PASSAGE GIVEN:
━━━━━━━━━━━━━━━━

Considering the scope of my listening experience, it is very rare that I come across a program that covers a period from the early nineteenth century to the late twentieth century in which I am familiar with only one composition. Even more curious is when that one composition is one with which I have become only recently acquainted, Amy Beach's Opus 67 piano quintet in F sharp minor. However, this particular program came from last night's Graduate Viola Recital at the San Francisco Conservatory of Music; and my entire knowledge of the Beach quintet comes from two performances (one professional, one student) that I previously heard at the Conservatory. Furthermore, some of the oddity of the evening was blunted by the fact that the Beach performance was actually a repeat of the student performance I heard last November. There is little I can add to my past writing about both the composition and the students who performed it, other than the obvious observation that this is a work that deserves to be performed more frequently. The only thing that may bear repeating is that, probably only by virtue of my own listening experience, performances of this quintet continue to tweak my memories of Edward Elgar's piano quintet. However, Elgar wrote his quintet in 1919, about a dozen years after Beach completed hers; and it is hard to imagine his having been influenced by it. Had he, for example, visited the Panama Pacific Exposition in San Francisco, we would have known about this from some biographical account; but there does not appear to be any evidence of his having been in North America. Indeed, Elgar's most serious connection to the United States probably came from Yehudi Menuhin, who recorded Elgar's violin concerto with Elgar conducting. However, Menuhin was born in 1916; and, for all his reputation as a child prodigy, it is hard to imagine his having influenced Elgar's composition work in 1919, even in the extremely unlikely event that he had heard Beach's music while still in utero! (For the record, while Menuhin was raised in San Francisco, he was born in New York.)

━━━━━━━━━━━━━━━━

DIRECTIVE:
In what year did Elgar write his piano quintet, according to the recital review? The lines that come next are not needed.

━━━━━━━━━━━━━━━━

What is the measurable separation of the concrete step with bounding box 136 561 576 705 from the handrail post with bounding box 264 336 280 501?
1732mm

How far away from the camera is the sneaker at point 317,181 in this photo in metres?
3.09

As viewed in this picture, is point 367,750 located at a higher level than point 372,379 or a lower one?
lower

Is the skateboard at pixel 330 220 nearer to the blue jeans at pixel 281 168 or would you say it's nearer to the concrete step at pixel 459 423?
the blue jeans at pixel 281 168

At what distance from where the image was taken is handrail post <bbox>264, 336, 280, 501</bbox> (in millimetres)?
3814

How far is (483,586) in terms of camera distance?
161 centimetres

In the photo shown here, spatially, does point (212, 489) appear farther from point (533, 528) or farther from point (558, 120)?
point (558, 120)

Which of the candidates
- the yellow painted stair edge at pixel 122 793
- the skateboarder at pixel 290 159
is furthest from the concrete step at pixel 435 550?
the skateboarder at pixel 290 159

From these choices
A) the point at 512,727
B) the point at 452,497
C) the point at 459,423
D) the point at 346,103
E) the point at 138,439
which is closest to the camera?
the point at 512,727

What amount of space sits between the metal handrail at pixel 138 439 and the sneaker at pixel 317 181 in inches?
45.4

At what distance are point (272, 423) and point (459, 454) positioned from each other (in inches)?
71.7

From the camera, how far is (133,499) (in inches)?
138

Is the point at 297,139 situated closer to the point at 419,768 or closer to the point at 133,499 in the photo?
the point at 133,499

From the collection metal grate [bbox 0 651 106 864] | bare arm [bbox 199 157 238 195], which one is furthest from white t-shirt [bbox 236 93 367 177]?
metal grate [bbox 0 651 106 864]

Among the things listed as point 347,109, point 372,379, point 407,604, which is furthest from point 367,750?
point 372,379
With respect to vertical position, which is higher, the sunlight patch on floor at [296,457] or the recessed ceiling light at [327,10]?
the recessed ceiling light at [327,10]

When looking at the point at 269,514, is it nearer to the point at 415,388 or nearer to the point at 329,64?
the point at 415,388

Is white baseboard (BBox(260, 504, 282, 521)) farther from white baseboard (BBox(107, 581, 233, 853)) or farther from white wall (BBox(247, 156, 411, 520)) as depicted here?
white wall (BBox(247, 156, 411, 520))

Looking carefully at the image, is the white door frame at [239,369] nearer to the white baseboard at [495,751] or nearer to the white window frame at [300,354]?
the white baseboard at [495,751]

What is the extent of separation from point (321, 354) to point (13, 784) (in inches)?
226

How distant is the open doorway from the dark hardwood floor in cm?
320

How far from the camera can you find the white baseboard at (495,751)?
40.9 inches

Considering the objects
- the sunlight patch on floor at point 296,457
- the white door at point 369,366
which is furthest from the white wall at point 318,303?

━━━━━━━━━━━━━━━━

EXERCISE RESULT:
1919